Spatial reasoning records:
# # # # # # #

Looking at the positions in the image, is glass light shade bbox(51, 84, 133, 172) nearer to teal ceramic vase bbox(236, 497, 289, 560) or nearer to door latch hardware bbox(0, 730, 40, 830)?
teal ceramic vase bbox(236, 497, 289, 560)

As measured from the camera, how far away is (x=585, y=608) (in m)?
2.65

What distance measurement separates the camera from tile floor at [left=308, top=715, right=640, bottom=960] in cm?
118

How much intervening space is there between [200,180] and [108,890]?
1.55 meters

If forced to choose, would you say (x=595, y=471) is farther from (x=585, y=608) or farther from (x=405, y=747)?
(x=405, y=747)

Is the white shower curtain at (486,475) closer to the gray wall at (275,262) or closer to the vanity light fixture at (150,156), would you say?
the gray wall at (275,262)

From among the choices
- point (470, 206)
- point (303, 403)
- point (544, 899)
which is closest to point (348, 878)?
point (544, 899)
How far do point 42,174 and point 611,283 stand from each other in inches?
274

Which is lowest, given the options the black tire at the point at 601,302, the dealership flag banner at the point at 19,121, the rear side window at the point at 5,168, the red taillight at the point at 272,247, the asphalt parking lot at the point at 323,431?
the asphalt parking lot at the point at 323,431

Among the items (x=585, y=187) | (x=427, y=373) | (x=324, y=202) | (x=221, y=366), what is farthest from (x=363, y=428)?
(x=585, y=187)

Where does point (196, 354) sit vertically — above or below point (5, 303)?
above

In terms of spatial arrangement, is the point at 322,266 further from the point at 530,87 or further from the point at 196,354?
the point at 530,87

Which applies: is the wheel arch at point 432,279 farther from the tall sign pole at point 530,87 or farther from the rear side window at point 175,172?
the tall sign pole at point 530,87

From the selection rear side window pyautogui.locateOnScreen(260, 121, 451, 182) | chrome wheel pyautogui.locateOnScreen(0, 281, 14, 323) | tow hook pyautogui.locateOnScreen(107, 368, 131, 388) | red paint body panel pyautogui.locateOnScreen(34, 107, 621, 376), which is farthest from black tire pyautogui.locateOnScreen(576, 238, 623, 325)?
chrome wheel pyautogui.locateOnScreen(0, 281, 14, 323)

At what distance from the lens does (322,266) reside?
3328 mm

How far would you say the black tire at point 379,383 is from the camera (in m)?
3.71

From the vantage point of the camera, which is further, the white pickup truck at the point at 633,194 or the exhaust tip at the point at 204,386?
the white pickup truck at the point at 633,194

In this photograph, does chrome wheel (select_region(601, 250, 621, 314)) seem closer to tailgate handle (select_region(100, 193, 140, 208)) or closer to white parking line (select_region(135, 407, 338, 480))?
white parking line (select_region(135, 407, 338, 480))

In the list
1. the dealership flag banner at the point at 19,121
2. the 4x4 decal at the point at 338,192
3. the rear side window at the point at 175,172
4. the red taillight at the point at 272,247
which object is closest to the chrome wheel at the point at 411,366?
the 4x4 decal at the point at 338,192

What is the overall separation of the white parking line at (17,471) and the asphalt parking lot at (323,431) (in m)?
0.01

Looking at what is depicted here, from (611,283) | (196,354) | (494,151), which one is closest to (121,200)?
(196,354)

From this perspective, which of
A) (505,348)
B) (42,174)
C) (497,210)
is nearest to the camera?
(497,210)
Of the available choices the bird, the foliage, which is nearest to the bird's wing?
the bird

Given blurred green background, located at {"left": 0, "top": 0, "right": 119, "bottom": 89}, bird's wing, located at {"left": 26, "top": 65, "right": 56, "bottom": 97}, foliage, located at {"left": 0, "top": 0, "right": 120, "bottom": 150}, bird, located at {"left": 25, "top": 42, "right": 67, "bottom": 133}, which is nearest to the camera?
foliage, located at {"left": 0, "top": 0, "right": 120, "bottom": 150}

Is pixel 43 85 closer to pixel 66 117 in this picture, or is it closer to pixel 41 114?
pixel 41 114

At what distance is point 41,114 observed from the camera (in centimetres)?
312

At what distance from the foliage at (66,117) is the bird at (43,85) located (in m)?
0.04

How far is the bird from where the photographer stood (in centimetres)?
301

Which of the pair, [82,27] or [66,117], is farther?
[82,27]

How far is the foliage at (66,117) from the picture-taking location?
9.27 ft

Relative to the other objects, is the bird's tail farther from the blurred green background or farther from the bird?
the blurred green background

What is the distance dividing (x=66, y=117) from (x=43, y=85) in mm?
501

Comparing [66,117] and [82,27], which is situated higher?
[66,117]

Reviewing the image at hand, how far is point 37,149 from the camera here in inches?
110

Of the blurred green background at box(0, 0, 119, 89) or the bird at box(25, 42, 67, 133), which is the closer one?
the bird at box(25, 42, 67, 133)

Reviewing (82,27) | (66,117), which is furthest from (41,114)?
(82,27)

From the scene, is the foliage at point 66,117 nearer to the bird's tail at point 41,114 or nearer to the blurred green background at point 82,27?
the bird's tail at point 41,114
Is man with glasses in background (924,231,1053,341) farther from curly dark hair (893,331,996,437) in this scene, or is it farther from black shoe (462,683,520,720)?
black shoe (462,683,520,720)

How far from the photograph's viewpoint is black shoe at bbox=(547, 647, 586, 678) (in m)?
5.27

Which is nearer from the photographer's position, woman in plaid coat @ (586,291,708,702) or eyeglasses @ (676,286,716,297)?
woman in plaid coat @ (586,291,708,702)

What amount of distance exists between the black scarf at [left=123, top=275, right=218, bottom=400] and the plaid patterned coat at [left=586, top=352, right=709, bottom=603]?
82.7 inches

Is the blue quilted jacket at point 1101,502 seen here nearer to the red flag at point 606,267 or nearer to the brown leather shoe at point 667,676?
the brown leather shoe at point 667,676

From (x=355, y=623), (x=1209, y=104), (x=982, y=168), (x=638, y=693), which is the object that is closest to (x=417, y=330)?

# # # # # # #

[Instruction]: Output the line holding "At what distance from the foliage", then every later line through the end of the records above, exactly as given and nothing else.

[Solution to the exercise]:
At what distance from the foliage at (66,117) is the bird at (43,85) located (in m)?
0.04

How far is the bird from where the photographer stood (in centimetres)?
301

Which of the pair, [82,27] or [66,117], is farther?
[82,27]

How far is the foliage at (66,117) from the picture-taking location?
9.27 ft

Relative to the other objects, is the bird's tail farther from the blurred green background or farther from the bird?
the blurred green background

What is the distance dividing (x=66, y=117) from (x=43, y=85) in mm?
501

Comparing [66,117] and [82,27], which is situated higher?
[66,117]

Reviewing the image at hand, how far is point 37,149 from the camera here in inches?
110

Of the blurred green background at box(0, 0, 119, 89) or the bird at box(25, 42, 67, 133), which is the closer one?
the bird at box(25, 42, 67, 133)

Reviewing (82,27) | (66,117), which is furthest from (41,114)?
(82,27)

From the scene, is the foliage at point 66,117 nearer to the bird's tail at point 41,114 or nearer to the blurred green background at point 82,27?
the bird's tail at point 41,114
Is man with glasses in background (924,231,1053,341) farther from curly dark hair (893,331,996,437) in this scene, or is it farther from black shoe (462,683,520,720)?
black shoe (462,683,520,720)

How far from the photograph's viewpoint is black shoe at bbox=(547, 647, 586, 678) (in m)?
5.27

Which is nearer from the photographer's position, woman in plaid coat @ (586,291,708,702) or eyeglasses @ (676,286,716,297)?
woman in plaid coat @ (586,291,708,702)

What amount of distance exists between the black scarf at [left=123, top=275, right=218, bottom=400] and the plaid patterned coat at [left=586, top=352, right=709, bottom=603]?
82.7 inches

Is the blue quilted jacket at point 1101,502 seen here nearer to the red flag at point 606,267 or nearer to the brown leather shoe at point 667,676?
the brown leather shoe at point 667,676

From (x=355, y=623), (x=1209, y=104), (x=982, y=168), (x=638, y=693), which is the object that is closest to (x=417, y=330)?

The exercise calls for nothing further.